Eine Rehabilitationsschrift für Teile der Linken bieten der Rechtsanwalt Hellmut Brunn und der Journalist Thomas Kirn. Bereits 1974 strahlte der NDR eine Sendung mit dem Titel „Rechtsanwälte – Linksanwälte“ aus6, die auf heftige Kritik stieß. Die Autoren des gleichnamigen Bandes treten durch ausgewählte Beispiele von annähernd 300 als „Linksanwälte“ eingestuften Juristen den Beweis an, dass diese Anwälte einer bereits damals kritisierten Hexenjagd ausgesetzt waren. Neben Otto Schily und Christian Ströbele zählen hier Kurt Groenewold, Siegfried Haag, Klaus Croissant und Rupert von Plottnitz zu den wichtigsten politischen Anwälten.

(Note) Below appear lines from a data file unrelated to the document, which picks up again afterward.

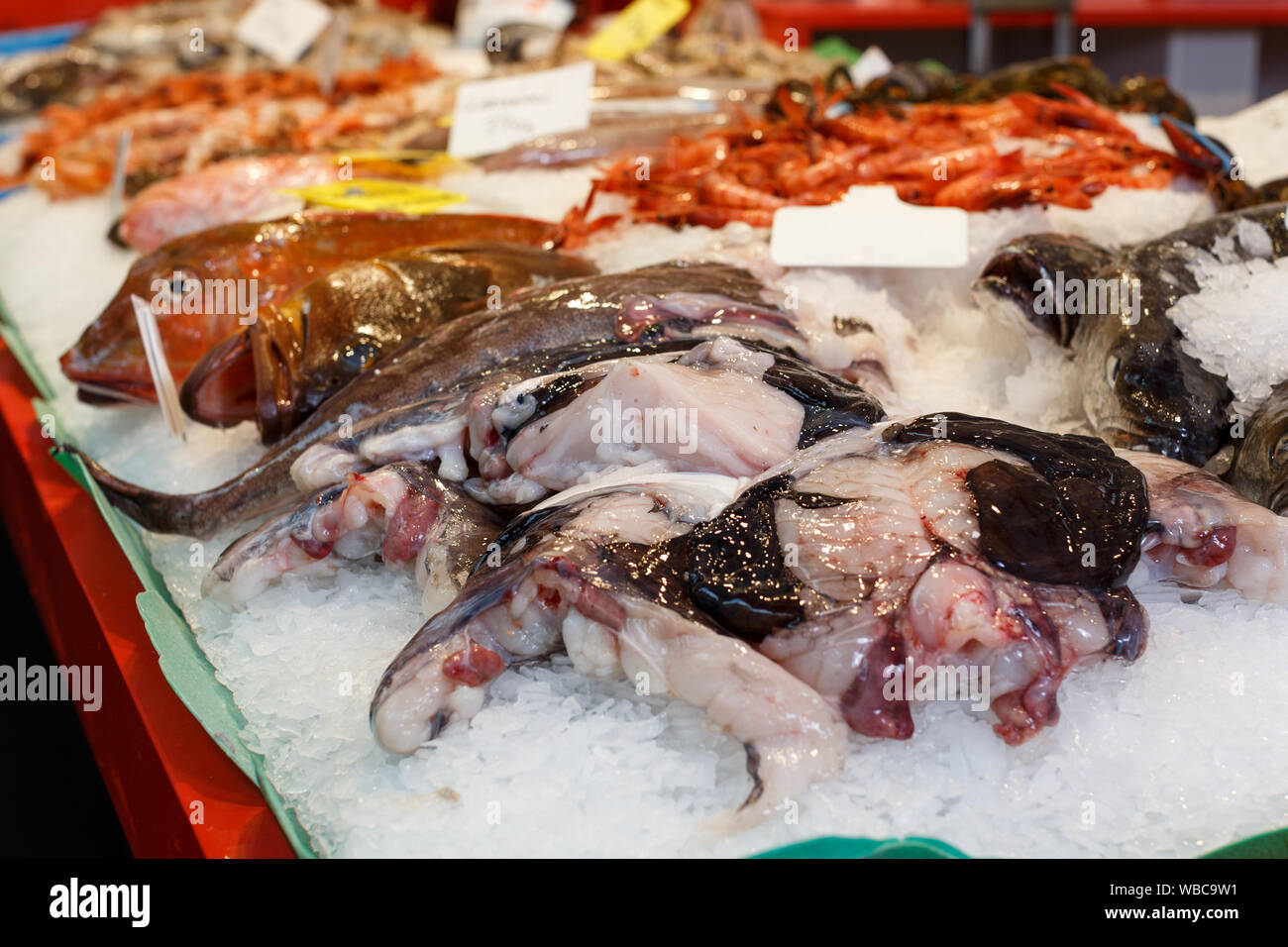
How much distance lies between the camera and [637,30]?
5211 mm

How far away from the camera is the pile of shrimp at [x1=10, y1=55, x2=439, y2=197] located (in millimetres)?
4711

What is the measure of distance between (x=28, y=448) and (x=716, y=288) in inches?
76.4

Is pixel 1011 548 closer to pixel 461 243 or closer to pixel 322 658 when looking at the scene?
pixel 322 658

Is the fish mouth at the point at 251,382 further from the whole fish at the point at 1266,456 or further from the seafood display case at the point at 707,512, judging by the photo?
the whole fish at the point at 1266,456

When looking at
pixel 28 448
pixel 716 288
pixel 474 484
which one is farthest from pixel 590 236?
pixel 28 448

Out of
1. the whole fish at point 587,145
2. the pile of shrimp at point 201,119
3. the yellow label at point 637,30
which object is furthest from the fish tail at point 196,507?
the yellow label at point 637,30

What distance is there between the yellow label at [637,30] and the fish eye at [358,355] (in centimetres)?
325

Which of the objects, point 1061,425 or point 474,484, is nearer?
point 474,484

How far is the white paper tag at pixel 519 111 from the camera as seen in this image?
390 cm

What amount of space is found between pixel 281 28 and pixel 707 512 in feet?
17.8

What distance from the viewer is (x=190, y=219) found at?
3719 mm

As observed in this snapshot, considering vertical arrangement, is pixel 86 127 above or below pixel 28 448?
above

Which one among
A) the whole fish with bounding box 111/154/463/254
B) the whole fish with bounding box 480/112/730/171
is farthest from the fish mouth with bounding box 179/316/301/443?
the whole fish with bounding box 480/112/730/171
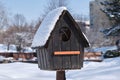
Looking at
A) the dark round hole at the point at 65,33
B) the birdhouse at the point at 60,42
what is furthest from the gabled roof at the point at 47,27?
the dark round hole at the point at 65,33

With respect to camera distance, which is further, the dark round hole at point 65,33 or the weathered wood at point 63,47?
the dark round hole at point 65,33

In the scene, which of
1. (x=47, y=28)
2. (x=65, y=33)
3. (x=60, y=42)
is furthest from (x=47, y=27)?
(x=65, y=33)

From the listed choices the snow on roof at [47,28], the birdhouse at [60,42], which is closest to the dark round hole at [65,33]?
the birdhouse at [60,42]

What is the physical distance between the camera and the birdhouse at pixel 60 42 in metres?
5.43

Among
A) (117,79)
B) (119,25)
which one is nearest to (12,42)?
(119,25)

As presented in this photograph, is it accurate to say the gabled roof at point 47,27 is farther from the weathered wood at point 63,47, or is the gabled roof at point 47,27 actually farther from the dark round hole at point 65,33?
the dark round hole at point 65,33

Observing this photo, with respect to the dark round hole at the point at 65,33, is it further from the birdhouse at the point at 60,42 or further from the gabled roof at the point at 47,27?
the gabled roof at the point at 47,27

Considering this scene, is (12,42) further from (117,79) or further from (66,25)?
(66,25)

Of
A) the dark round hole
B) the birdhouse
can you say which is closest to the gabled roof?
the birdhouse

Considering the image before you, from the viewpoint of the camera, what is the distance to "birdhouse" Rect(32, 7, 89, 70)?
17.8 ft

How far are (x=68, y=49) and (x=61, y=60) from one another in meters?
0.25

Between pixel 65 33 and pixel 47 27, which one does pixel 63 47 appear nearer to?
pixel 65 33

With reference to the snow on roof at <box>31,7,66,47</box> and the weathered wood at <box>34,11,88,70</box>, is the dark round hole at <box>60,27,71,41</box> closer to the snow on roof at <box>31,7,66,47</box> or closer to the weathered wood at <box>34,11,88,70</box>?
the weathered wood at <box>34,11,88,70</box>

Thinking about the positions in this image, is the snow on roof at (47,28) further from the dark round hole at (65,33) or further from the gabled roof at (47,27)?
the dark round hole at (65,33)
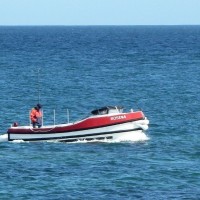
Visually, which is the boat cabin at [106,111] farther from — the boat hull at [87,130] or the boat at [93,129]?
the boat hull at [87,130]

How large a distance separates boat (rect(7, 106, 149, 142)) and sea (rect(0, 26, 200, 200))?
49cm

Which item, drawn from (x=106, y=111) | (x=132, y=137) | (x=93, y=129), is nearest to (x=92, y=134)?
(x=93, y=129)

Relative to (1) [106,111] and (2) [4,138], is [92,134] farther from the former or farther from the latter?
(2) [4,138]

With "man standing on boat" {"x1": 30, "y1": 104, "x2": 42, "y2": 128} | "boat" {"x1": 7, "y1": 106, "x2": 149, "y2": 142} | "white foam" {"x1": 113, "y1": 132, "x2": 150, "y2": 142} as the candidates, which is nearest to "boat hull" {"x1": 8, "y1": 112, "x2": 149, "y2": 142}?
"boat" {"x1": 7, "y1": 106, "x2": 149, "y2": 142}

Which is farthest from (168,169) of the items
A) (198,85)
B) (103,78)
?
(103,78)

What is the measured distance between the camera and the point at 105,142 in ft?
167

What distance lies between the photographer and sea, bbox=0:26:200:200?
39.7m

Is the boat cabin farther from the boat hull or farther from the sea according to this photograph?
the sea

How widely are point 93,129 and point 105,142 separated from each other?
1.07 m

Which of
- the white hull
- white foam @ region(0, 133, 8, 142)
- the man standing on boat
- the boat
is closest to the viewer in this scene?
the boat

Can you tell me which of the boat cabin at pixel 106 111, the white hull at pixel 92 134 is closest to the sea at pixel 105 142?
the white hull at pixel 92 134

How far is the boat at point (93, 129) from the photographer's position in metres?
50.3

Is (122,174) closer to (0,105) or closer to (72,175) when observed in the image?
(72,175)

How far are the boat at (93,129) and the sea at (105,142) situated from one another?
19.5 inches
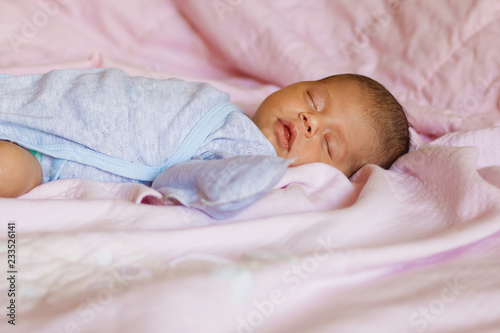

Aus deren Sicht werfen Brunn und Kirn Schlaglichter auf das „Rote Jahrzehnt“, wobei sie eine wissenschaftliche Untersuchung explizit vermeiden. Das Buch soll vielmehr die schwierige und undankbare Position der gegen alle Widrigkeiten um den Rechtsstaat bemühten Anwälte darlegen. Schließlich sahen sich die Verteidiger in Stammheim „nicht nur letztlich ungerechtfertigtem Misstrauen ausgesetzt, sondern auch vielfältigem Druck von Seiten der Mandanten“ (S. 66).

Zu jeder Behauptung und Hypothese rund um die RAF nimmt das Buch aus der Linksanwalt-Perspektive Stellung, rollt Gerichtsurteile noch einmal auf (S. 95) und rechnet mit der damaligen Justiz ab, die es bis zum Auftritt der Linksanwälte versäumt habe, „fanatische Nazi-Staatsanwälte oder ihre Richterkollegen, die für ungezählte Justizmorde verantwortlich waren, ihrer Bestrafung zuzuführen“ (S. 118). Obendrein warf ihnen „die Justiz“ Prozessverschleppung, „die Mandantenschaft Obrigkeitsgläubigkeit und das Publikum Komplizenschaft“ vor (S. 133). Die Gefahr der kriminellen Instrumentalisierung wurde aber ebenso gebannt wie die unmittelbare Existenzbedrohung vieler Verteidiger in der „bleiernen Zeit“. Zu Beginn der 1980er-Jahre lösten sich die Fronten auf, wofür der 5. Strafverteidigertag als Grund angefügt wird. So erfrischend ein Perspektivwechsel in der RAF-Literatur wirkt, so sehr wird die gesellschaftliche, politische und gerichtliche Rolle der Linksanwälte überstrapaziert. Die gravierenden Veränderungen in der bundesdeutschen Nachkriegsjustiz werden nahezu ausschließlich auf das politische Engagement dieser Anwälte zurückgeführt. Das schmälert den Erkenntnisgewinn dieses Bandes für die Geschichte der 1970er-Jahre leider erheblich.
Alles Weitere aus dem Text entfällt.